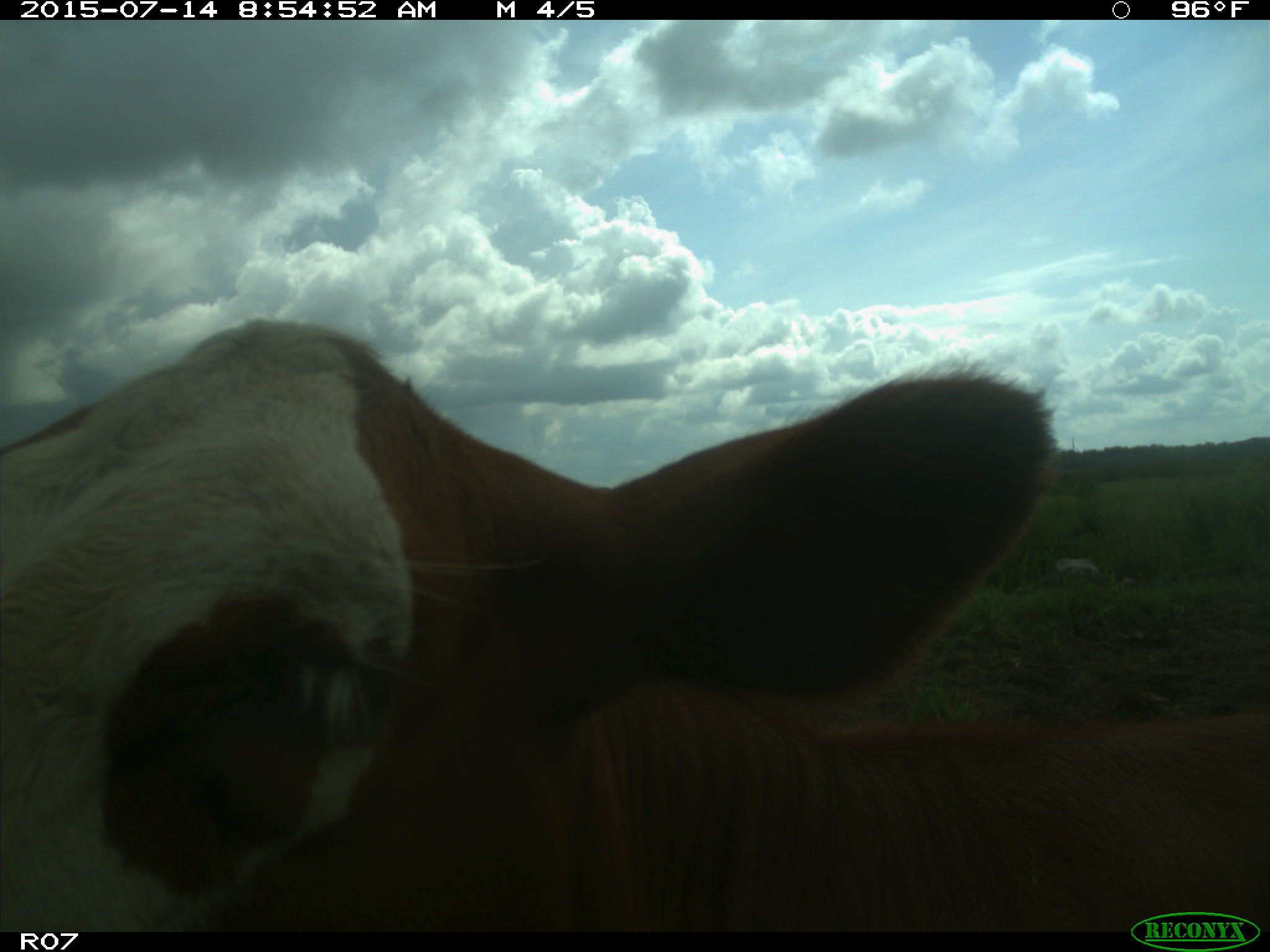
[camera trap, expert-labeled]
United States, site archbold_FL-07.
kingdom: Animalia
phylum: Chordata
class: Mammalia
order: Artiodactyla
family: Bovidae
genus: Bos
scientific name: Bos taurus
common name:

════

Set down the material again exactly. Don't carry over any pictures.

[camera trap, expert-labeled]
United States, site archbold_FL-07.
kingdom: Animalia
phylum: Chordata
class: Mammalia
order: Artiodactyla
family: Bovidae
genus: Bos
scientific name: Bos taurus
common name:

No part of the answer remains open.